* [Texto de estudo]
A força da vendinha

Quero convidá-lo, caro leitor, a uma reflexão sobre as marcas de bairro. Será que você tem alguma memória afetiva ligada a um desses estabelecimentos? A cantina da escola, a lojinha de doces da rua, o bazar tem-de-tudo no caminho da escola, o carrinho do sorvete, a feira livre, a mercearia do bairro, a locadora da adolescência…
Lembro com carinho da vendinha do meu primo Lelo (apelido para Aurélio), que ficava na rua onde moravam meus avós, em Portugal. Tudo ali era mágico: as pessoas me tratavam pelo nome, sorriam, tinha embalagens e produtos diferentes dos que via em meu dia-a-dia, no Brasil, e cheiro de pêssego no ar. Mas o mágico mesmo é que lá eles davam as coisas, de graça. Explico.
Como mencionei, a venda era do meu primo. Era comum minha avó perceber que faltava algo e dizer para eu ir correndo pegar na venda. Eu ficava esperando a avó dar o dinheiro para as compras, ao que ela respondia: “Não precisa; é só ir lá e pedir pro Lelo que ele dá.” Então eu voltava para o Brasil maravilhada, na minha imaginação fértil de menina, que em Portugal tinha uma lojinha “que vendia de graça!” (sic).
Havemos de concordar que alguns estabelecimentos de bairro desenvolvem mesmo uma aura mágica, mística…  O fechamento da HM Home Vídeo, no bairro paulistano de Higienópolis, por exemplo, ganhou cobertura emocionada em diversos jornais da capital. Um caso mais conhecido foi o do quase fechamento do Cine Belas Artes, nas imediações do centro de São Paulo.  Quem diria que legiões de fãs se uniriam em manifestações e “vaquinhas” para manter o espaço de pé, até que alguma grande marca pudesse salvar o espaço. Quando a Caixa Econômica Federal reabriu o cinema, teve até festa, mas só um pequeno problema: o nome do patrocinador (Cine Caixa ou Caixa Belas Artes) nunca pegou. É Belas Artes e pronto. Antiguinho e ponto. Amor de paulistano da gema e pronto.

* [Exercícios propostos]
- 1) Responda com base no texto sobre marcas de bairro:
(a) De qual nome "Lelo" é apelido?
(b) Em que bairro paulistano ficava a HM Home Vídeo?
(c) Que instituição reabriu o Cine Belas Artes?
- 2) Transcreva sem alterações o trecho do texto sobre marcas de bairro que vai de "Havemos de concordar" até "gema e pronto.", ambos inclusive.
A listagem a seguir não tem relação com o texto sobre marcas de bairro.

* [Listagem extraída]
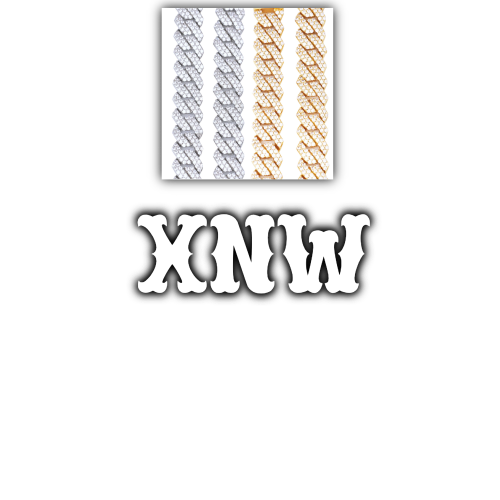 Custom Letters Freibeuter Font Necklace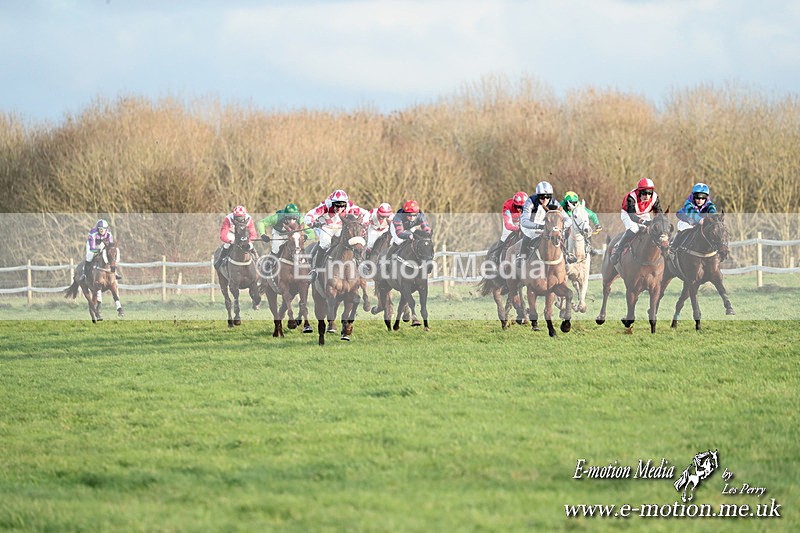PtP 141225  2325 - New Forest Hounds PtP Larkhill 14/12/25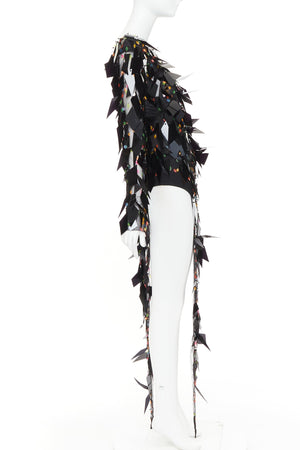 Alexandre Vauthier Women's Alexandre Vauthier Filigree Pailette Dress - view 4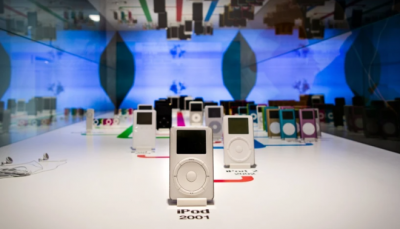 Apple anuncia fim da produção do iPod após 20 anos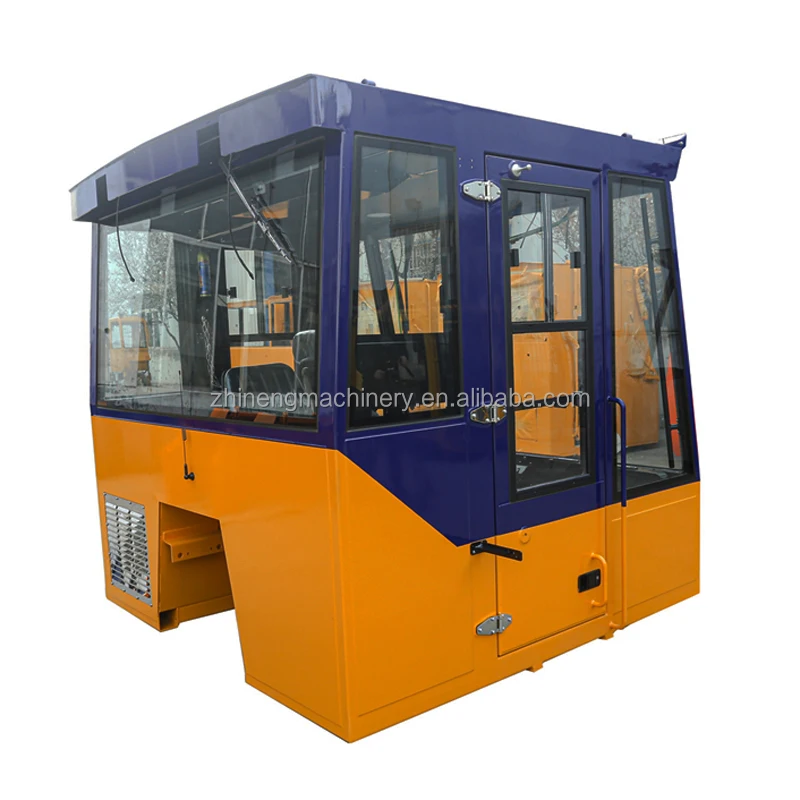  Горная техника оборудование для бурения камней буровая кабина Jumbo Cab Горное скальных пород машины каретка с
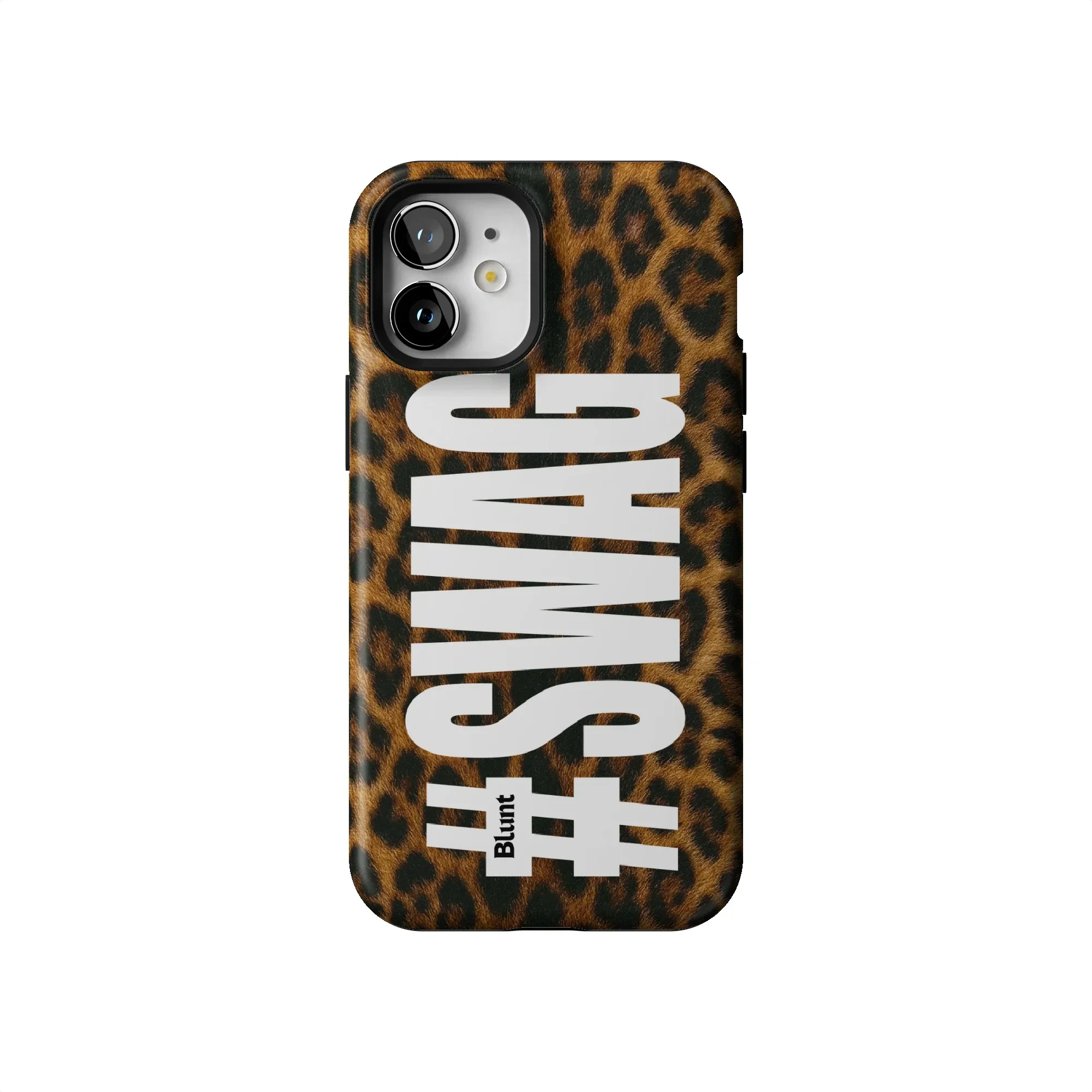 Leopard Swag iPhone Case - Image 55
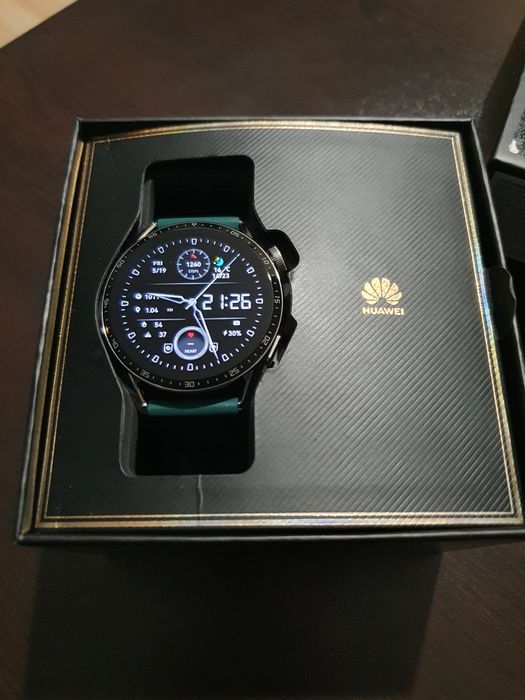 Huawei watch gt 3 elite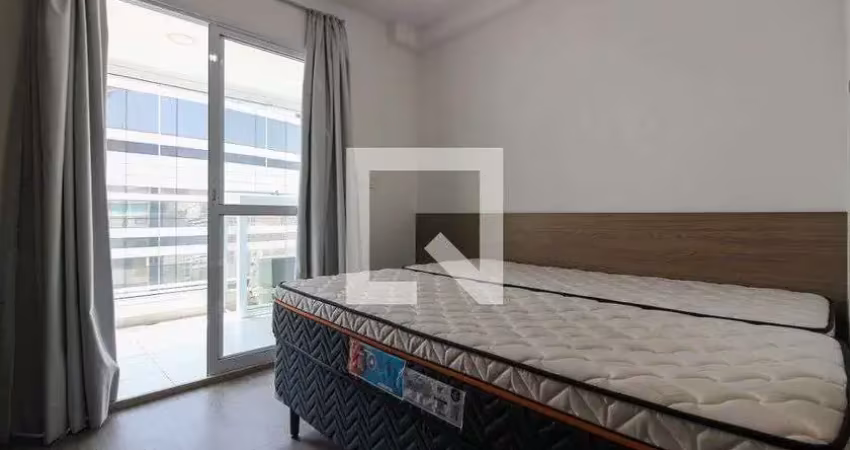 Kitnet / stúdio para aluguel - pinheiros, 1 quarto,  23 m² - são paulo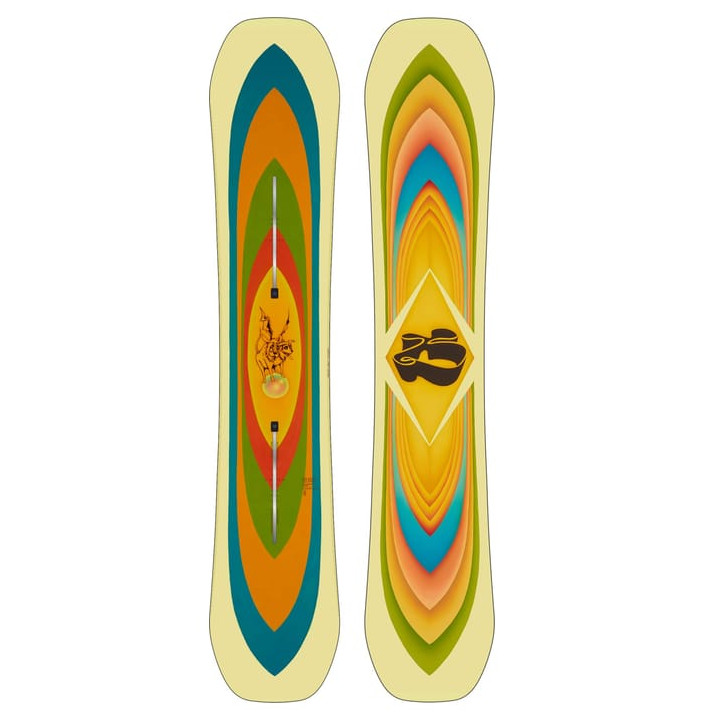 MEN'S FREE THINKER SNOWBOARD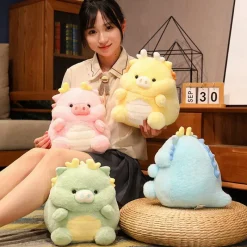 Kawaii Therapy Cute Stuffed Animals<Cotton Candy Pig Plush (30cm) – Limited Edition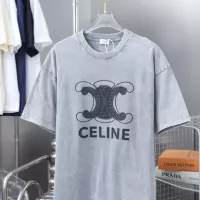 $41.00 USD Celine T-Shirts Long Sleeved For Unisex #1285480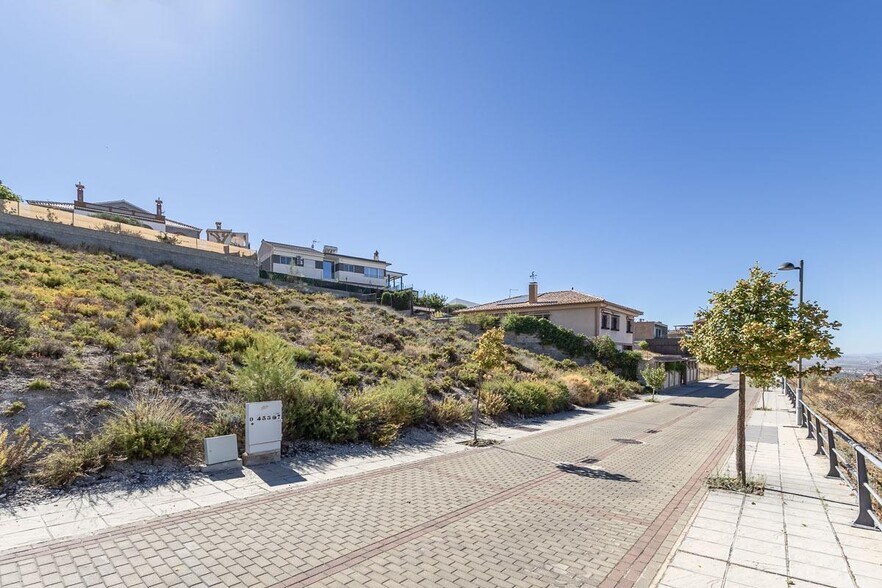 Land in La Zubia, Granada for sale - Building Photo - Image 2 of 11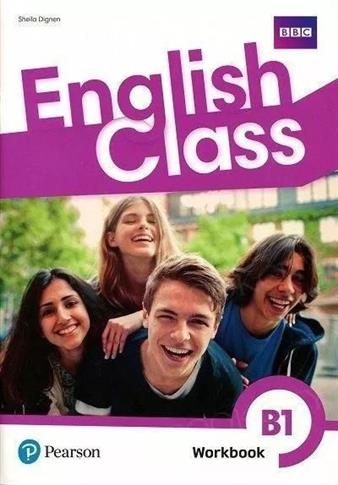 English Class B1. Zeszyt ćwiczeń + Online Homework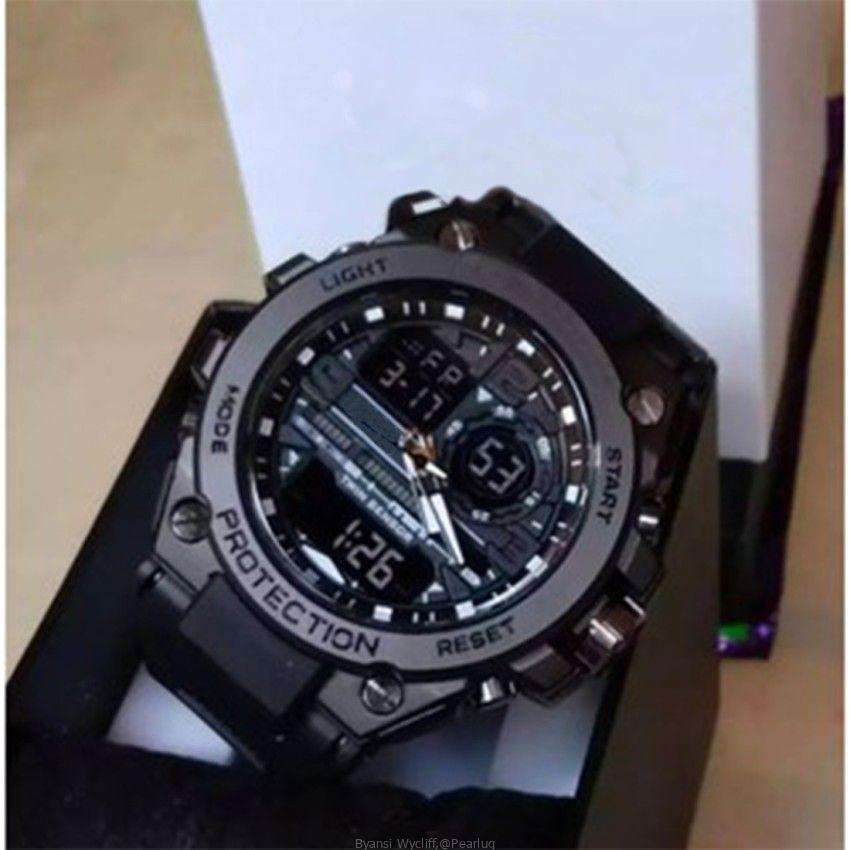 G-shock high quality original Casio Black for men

* [Respostas por exercício]
- 1)
(a) Aurélio.
(b) Higienópolis.
(c) A Caixa Econômica Federal.

- 2)
Havemos de concordar que alguns estabelecimentos de bairro desenvolvem mesmo uma aura mágica, mística…  O fechamento da HM Home Vídeo, no bairro paulistano de Higienópolis, por exemplo, ganhou cobertura emocionada em diversos jornais da capital. Um caso mais conhecido foi o do quase fechamento do Cine Belas Artes, nas imediações do centro de São Paulo.  Quem diria que legiões de fãs se uniriam em manifestações e “vaquinhas” para manter o espaço de pé, até que alguma grande marca pudesse salvar o espaço. Quando a Caixa Econômica Federal reabriu o cinema, teve até festa, mas só um pequeno problema: o nome do patrocinador (Cine Caixa ou Caixa Belas Artes) nunca pegou. É Belas Artes e pronto. Antiguinho e ponto. Amor de paulistano da gema e pronto.